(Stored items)
%%

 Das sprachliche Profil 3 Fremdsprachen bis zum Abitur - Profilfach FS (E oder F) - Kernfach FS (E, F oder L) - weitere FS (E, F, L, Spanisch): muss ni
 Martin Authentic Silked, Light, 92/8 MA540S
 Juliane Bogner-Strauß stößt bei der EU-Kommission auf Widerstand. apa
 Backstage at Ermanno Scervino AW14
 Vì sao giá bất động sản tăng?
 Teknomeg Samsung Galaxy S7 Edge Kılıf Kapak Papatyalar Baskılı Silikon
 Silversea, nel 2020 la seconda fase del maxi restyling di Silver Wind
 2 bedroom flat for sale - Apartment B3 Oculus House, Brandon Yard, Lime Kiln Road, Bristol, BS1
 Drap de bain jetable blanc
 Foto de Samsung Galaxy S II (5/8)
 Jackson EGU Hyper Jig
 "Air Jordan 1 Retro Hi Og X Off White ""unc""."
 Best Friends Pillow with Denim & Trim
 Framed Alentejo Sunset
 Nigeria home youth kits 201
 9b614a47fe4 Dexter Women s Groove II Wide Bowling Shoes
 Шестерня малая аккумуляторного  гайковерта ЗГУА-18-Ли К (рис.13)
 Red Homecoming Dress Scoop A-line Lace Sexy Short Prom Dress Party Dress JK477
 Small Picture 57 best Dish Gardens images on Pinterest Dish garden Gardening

%%

= ASSIGNMENT =
Can you quote exactly the lines from the one containing "Drap de bain jetable blanc" through the last line of the records above, and nothing else?

= EXERCISE RESPONSE =
 Drap de bain jetable blanc
 Foto de Samsung Galaxy S II (5/8)
 Jackson EGU Hyper Jig
 "Air Jordan 1 Retro Hi Og X Off White ""unc""."
 Best Friends Pillow with Denim & Trim
 Framed Alentejo Sunset
 Nigeria home youth kits 201
 9b614a47fe4 Dexter Women s Groove II Wide Bowling Shoes
 Шестерня малая аккумуляторного  гайковерта ЗГУА-18-Ли К (рис.13)
 Red Homecoming Dress Scoop A-line Lace Sexy Short Prom Dress Party Dress JK477
 Small Picture 57 best Dish Gardens images on Pinterest Dish garden Gardening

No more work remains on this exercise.